> [抜粋本文]:
"""

金を借りることに悩んでいる三四郎の気持ちを知っていながら、「御迷惑なら、
強いて……」と、冷たく引いてしまう。どうしていいかわからなくなっている三
四郎に、「怒っていらっしゃるの」とささやく。
いいようにされている。
展覧会の切符が二枚あるからと誘われる。
三四郎は絵のことはさっぱりわからず、話し相手にならない。
>話の出来ない馬鹿か、此方を相手にしない偉い男か、どっちかに見える。馬鹿
>とすればてらわない所に愛嬌がある。偉いとすれば、相手にならない所がにく
>らしい。
(これは、美弥子の視点からの記述。)
美弥子は、三四郎をそんな風に見ている。からかう相手としては、面白いだろ
う。
そこで野々宮に出会う。
美弥子は三四郎の耳に口を寄せ、ひそひそ話をしているように見せかける。さ
らに、私と三四郎の二人連れは似合うでしょう、と野々宮に言う。
あとで、あの耳打ちは野々宮をからかったのだと知って、三四郎は怒る。美弥
子は自分をダシにして野々宮の気を引こうとしただけだとわかったからだ。
だが、美弥子にそばに寄られ、じっと見つめられて、「だって、私、なぜだか、
ああしたかったんですもの。野々宮さんに失礼する積もりじゃないんですけれど
も」と言われると、すべて自分のためにしてくれたことなんだ、と機嫌を直して
しまう。

"""

> [表示データ]:
"""

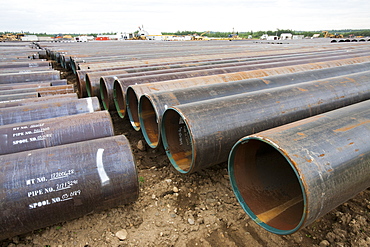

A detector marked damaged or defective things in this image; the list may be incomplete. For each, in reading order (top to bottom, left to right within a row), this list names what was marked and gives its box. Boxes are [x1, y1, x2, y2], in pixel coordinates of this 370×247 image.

rusty pipe end [139, 94, 160, 149]
rusty pipe end [161, 108, 194, 174]
rusty pipe end [228, 137, 306, 235]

"""

> [必要な作業]:
- 1) 抜粋本文のうち、「三四郎は絵のことはさっぱりわからず、話し相手にならない。」から始まり「子は自分をダシにして野々宮の気を引こうとしただけだとわかったからだ。」で終わる部分をそのまま書き写せ。
- 2) 抜粋本文によると、三四郎が怒ったのはなぜか。一〜三文で説明すること。

> [各作業の回答]:
- 1)
三四郎は絵のことはさっぱりわからず、話し相手にならない。
>話の出来ない馬鹿か、此方を相手にしない偉い男か、どっちかに見える。馬鹿
>とすればてらわない所に愛嬌がある。偉いとすれば、相手にならない所がにく
>らしい。
(これは、美弥子の視点からの記述。)
美弥子は、三四郎をそんな風に見ている。からかう相手としては、面白いだろ
う。
そこで野々宮に出会う。
美弥子は三四郎の耳に口を寄せ、ひそひそ話をしているように見せかける。さ
らに、私と三四郎の二人連れは似合うでしょう、と野々宮に言う。
あとで、あの耳打ちは野々宮をからかったのだと知って、三四郎は怒る。美弥
子は自分をダシにして野々宮の気を引こうとしただけだとわかったからだ。

- 2) 三四郎は、あの耳打ちが野々宮をからかうためのものだったと知った。美弥子が自分をダシにして野々宮の気を引こうとしただけだとわかったから怒ったのだ。